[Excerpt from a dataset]
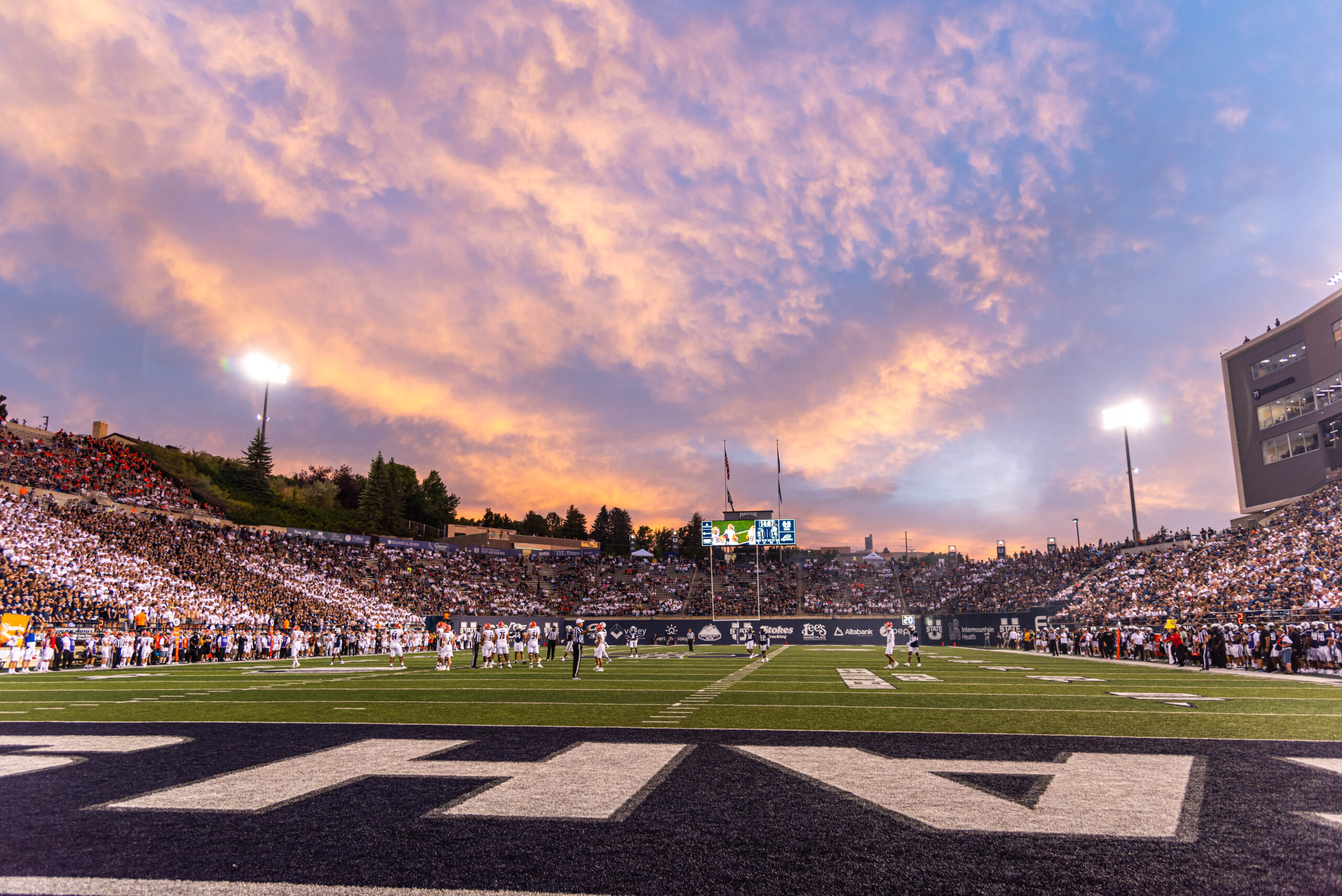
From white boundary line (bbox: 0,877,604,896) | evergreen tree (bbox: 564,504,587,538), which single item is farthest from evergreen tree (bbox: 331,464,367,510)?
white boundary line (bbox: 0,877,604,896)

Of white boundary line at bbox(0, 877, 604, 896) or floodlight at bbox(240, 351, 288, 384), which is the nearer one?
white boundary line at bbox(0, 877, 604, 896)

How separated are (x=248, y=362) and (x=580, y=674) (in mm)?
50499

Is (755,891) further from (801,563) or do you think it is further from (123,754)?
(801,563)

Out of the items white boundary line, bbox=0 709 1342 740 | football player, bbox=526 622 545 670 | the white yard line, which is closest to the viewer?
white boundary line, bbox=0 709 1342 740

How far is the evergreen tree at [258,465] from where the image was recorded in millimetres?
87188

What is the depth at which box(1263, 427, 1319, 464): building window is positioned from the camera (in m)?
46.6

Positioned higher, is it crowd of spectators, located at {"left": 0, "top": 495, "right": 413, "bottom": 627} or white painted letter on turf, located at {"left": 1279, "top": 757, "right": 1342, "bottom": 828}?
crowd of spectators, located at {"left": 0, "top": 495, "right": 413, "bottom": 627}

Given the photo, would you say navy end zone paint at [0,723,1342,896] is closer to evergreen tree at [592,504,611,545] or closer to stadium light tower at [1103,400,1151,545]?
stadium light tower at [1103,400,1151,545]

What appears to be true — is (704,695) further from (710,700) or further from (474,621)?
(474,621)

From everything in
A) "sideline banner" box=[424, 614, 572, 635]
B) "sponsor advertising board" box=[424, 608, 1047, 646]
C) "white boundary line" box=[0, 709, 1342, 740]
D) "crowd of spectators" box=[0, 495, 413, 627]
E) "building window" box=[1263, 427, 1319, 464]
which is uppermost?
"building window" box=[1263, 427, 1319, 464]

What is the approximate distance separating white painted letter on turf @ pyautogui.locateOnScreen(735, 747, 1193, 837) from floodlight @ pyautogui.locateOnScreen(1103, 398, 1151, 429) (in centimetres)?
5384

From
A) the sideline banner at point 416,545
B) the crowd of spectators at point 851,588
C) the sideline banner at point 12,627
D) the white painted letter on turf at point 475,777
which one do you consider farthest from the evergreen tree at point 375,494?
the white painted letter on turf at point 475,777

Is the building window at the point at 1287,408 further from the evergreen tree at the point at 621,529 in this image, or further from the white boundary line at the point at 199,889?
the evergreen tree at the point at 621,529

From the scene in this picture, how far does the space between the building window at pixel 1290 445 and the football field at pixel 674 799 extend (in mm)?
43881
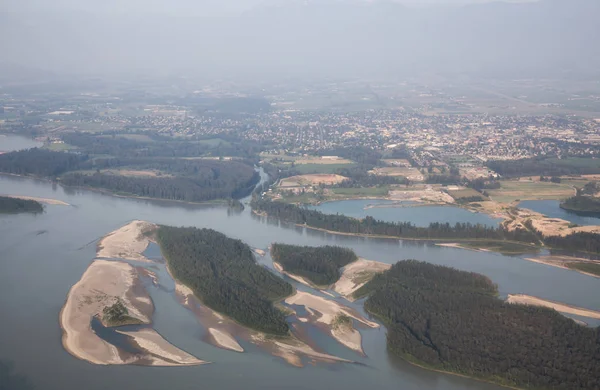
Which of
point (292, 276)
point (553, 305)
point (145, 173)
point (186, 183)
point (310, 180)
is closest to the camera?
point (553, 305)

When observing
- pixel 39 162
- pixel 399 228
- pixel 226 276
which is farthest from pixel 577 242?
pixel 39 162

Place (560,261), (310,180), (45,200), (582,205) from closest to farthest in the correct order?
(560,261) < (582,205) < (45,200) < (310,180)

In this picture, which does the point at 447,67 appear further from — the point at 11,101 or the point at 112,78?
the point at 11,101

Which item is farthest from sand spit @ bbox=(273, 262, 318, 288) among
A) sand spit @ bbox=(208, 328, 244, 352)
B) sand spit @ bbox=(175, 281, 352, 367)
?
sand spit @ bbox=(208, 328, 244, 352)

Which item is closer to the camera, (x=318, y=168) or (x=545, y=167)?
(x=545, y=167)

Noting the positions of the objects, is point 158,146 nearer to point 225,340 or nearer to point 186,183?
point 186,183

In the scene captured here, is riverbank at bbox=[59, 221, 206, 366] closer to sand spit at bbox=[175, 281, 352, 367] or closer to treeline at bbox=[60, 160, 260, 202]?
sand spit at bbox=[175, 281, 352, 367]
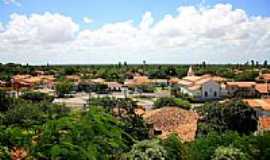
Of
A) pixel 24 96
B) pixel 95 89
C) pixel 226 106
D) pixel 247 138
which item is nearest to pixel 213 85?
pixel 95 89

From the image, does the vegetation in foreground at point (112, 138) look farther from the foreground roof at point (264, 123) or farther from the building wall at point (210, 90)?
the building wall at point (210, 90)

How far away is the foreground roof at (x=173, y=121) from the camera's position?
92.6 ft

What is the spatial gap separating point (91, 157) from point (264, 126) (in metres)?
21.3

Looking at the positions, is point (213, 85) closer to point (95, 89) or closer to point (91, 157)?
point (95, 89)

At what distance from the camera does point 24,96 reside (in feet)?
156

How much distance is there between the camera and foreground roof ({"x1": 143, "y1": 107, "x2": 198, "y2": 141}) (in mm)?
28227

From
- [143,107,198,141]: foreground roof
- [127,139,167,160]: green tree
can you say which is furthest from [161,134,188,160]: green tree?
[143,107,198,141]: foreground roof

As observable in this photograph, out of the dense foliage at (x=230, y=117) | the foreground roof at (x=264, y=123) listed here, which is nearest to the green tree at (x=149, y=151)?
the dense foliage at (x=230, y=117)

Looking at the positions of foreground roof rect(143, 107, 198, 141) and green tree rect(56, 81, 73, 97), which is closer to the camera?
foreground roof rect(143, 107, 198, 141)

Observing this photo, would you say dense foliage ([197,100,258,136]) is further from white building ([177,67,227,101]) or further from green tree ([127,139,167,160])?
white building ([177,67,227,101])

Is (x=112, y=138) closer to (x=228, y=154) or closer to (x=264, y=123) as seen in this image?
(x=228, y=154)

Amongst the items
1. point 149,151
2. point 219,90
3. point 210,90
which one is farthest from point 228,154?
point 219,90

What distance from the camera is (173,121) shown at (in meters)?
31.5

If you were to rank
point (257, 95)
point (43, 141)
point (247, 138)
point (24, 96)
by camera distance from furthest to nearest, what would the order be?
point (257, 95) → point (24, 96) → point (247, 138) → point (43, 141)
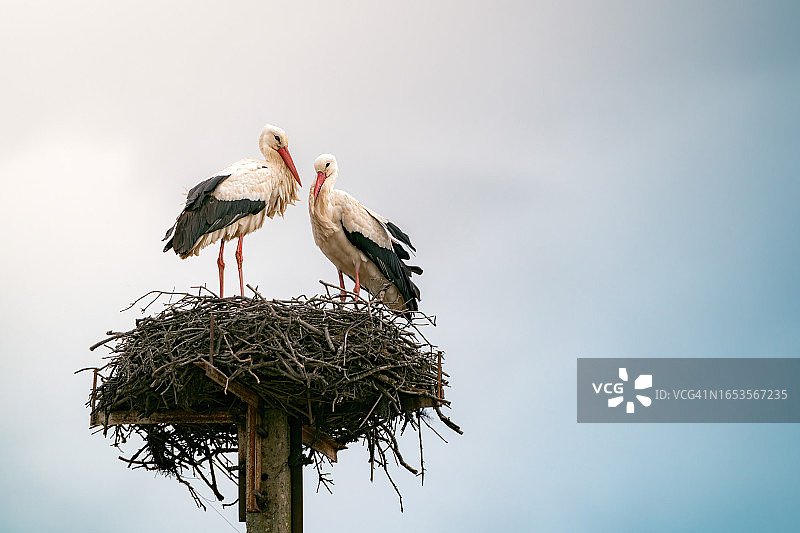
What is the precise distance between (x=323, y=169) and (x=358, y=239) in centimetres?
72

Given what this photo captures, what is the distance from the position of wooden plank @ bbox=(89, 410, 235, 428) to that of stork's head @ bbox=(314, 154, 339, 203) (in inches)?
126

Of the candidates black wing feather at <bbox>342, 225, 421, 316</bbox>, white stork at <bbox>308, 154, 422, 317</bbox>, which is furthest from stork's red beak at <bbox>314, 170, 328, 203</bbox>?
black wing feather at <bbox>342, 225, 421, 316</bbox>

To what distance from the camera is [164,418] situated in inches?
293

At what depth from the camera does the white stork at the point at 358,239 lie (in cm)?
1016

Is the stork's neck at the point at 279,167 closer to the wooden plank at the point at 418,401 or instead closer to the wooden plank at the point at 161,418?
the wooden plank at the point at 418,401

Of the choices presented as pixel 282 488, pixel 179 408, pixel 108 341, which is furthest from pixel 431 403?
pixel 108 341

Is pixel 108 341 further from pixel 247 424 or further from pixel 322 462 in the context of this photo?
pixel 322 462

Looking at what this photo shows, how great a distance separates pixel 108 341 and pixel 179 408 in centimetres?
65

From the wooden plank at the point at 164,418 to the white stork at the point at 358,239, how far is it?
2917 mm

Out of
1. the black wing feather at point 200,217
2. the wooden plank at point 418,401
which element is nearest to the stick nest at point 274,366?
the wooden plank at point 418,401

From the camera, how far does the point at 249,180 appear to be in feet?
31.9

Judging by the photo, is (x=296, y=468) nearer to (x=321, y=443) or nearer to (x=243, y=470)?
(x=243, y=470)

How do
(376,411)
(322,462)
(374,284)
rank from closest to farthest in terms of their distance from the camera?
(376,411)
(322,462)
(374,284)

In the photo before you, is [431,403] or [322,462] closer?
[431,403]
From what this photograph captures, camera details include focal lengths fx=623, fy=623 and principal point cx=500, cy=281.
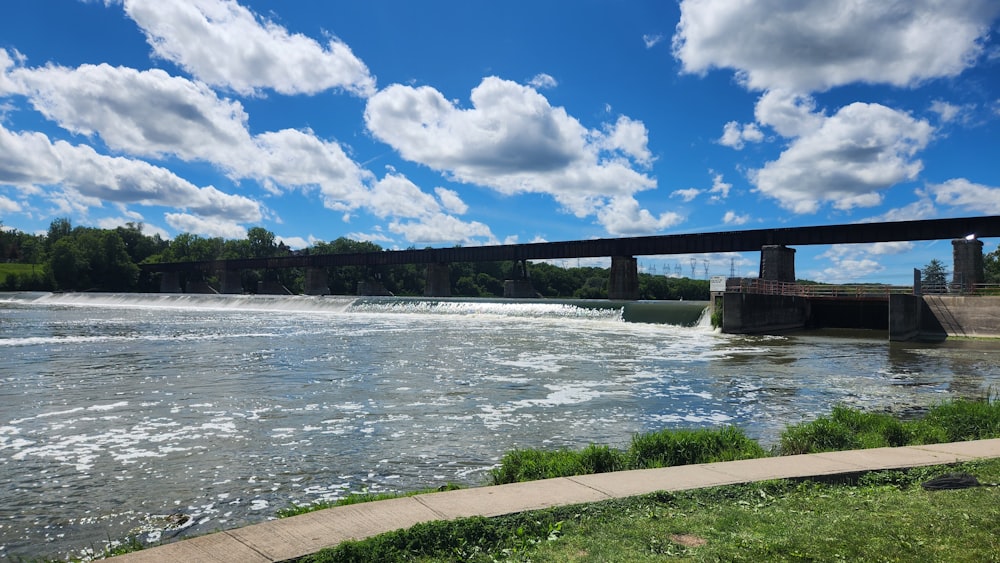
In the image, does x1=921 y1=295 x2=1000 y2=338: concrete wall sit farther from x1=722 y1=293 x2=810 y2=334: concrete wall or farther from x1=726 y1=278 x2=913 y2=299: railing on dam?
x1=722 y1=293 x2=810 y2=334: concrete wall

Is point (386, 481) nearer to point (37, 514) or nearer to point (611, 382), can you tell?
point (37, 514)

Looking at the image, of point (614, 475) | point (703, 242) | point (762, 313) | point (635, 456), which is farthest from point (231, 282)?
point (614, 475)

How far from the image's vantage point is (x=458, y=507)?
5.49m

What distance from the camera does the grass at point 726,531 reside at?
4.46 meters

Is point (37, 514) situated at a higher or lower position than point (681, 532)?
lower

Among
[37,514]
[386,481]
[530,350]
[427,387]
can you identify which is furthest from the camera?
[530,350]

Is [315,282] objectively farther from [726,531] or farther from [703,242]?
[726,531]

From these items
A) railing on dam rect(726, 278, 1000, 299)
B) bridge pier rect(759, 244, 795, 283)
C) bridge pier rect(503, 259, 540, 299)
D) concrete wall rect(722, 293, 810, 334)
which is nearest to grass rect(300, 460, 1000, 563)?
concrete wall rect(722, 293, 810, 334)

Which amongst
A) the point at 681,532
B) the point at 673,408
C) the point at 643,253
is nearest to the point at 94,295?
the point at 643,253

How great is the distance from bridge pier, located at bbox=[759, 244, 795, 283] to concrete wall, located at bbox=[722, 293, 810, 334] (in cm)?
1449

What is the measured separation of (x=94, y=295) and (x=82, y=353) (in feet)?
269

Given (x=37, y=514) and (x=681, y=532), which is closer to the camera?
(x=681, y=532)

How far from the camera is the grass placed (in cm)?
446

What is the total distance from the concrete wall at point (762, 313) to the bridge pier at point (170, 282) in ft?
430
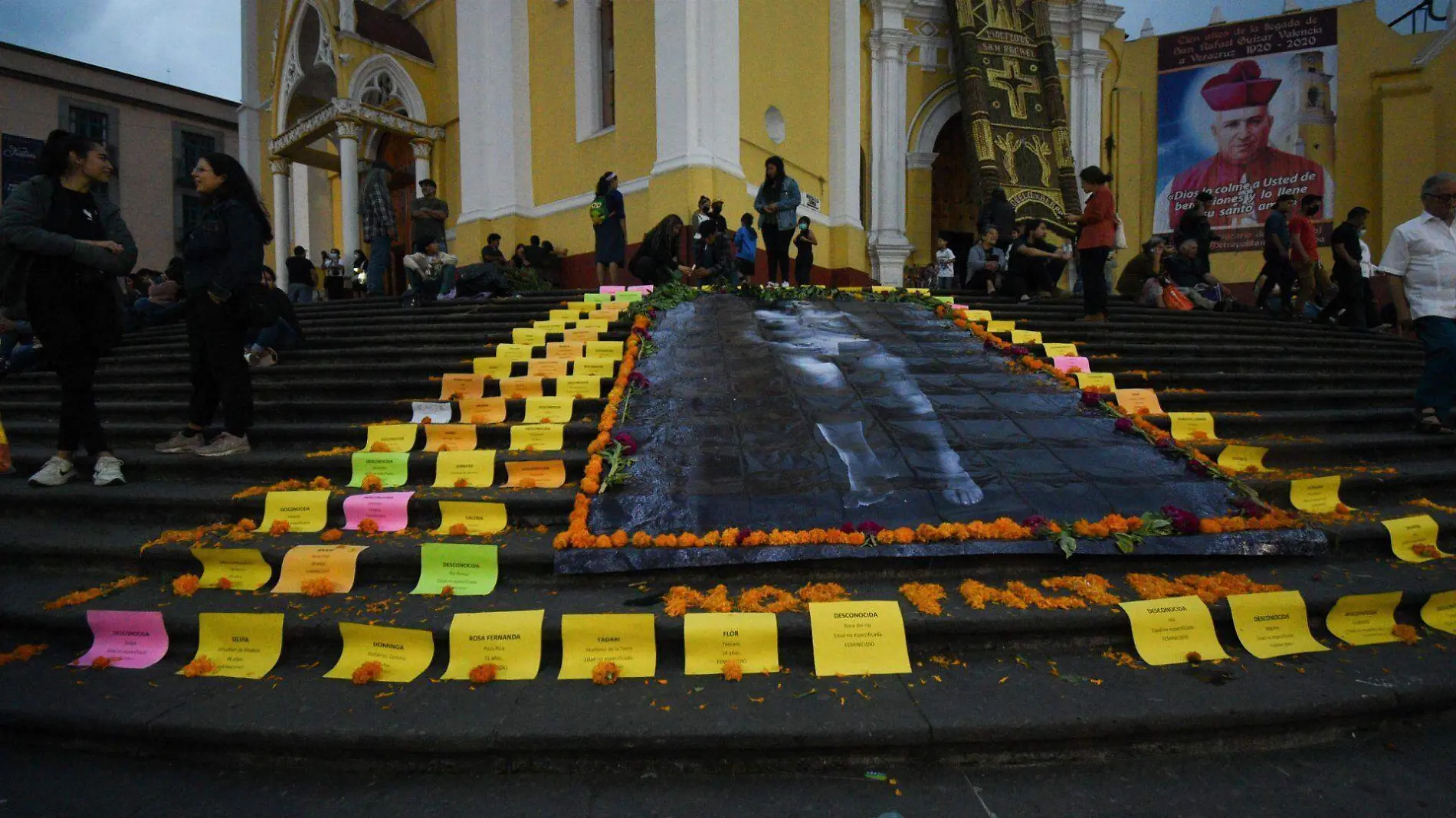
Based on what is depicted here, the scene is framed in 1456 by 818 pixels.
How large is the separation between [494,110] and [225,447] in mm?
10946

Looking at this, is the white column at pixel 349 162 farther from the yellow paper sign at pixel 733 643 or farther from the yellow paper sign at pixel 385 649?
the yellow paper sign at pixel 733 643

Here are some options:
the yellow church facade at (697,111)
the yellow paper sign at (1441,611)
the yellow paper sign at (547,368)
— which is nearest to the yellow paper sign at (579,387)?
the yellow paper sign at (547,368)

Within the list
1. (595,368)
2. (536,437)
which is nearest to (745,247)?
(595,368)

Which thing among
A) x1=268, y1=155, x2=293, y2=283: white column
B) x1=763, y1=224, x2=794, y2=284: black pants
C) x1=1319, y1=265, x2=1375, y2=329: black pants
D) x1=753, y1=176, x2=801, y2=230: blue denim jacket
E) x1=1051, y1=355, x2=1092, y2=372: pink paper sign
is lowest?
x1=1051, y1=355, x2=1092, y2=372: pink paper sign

■ **DESCRIPTION OF THE TASK**: Take the records above from the line with "Is point (37, 514)" down to their last line and please copy those lines exactly, without the pictures.

■ **SOLUTION TO THIS EXERCISE**:
Is point (37, 514) situated at a higher or lower position than point (681, 532)?
lower

Among
[37,514]
[386,481]
[530,350]
[427,387]
can you identify which is furthest from the camera?
[530,350]

Is [315,282] objectively farther from [726,531] or farther from [703,242]?
[726,531]

From these items
A) railing on dam rect(726, 278, 1000, 299)
B) bridge pier rect(759, 244, 795, 283)
C) bridge pier rect(503, 259, 540, 299)
D) concrete wall rect(722, 293, 810, 334)
which is nearest to grass rect(300, 460, 1000, 563)?
concrete wall rect(722, 293, 810, 334)

Which amongst
A) the point at 681,532
B) the point at 673,408
C) the point at 643,253
is nearest to the point at 94,295?
the point at 643,253

How great is the distance from bridge pier, located at bbox=[759, 244, 795, 283] to concrete wall, located at bbox=[722, 293, 810, 334] (in cm)?
1449

What is the measured separation of (x=94, y=295) and (x=82, y=353) (in feet)?
269

Given (x=37, y=514) and (x=681, y=532), which is closer to the camera?
(x=681, y=532)

How far from the camera is the grass placed (in cm)?
446

What is the total distance from the concrete wall at point (762, 313) to the bridge pier at point (170, 282) in ft?
430
Based on what is depicted here, the scene is framed in 1456 by 818 pixels.
How large is the separation between [494,110] and [225,447] in mm?
10946

Looking at this, is the white column at pixel 349 162 farther from the yellow paper sign at pixel 733 643 or farther from the yellow paper sign at pixel 385 649?
the yellow paper sign at pixel 733 643

Here are some options:
the yellow church facade at (697,111)
the yellow paper sign at (1441,611)
the yellow paper sign at (547,368)
— which is nearest to the yellow paper sign at (579,387)?
the yellow paper sign at (547,368)

Within the list
1. (595,368)
2. (536,437)
which is nearest to (745,247)?
(595,368)

Which thing among
A) x1=268, y1=155, x2=293, y2=283: white column
B) x1=763, y1=224, x2=794, y2=284: black pants
C) x1=1319, y1=265, x2=1375, y2=329: black pants
D) x1=753, y1=176, x2=801, y2=230: blue denim jacket
E) x1=1051, y1=355, x2=1092, y2=372: pink paper sign
is lowest?
x1=1051, y1=355, x2=1092, y2=372: pink paper sign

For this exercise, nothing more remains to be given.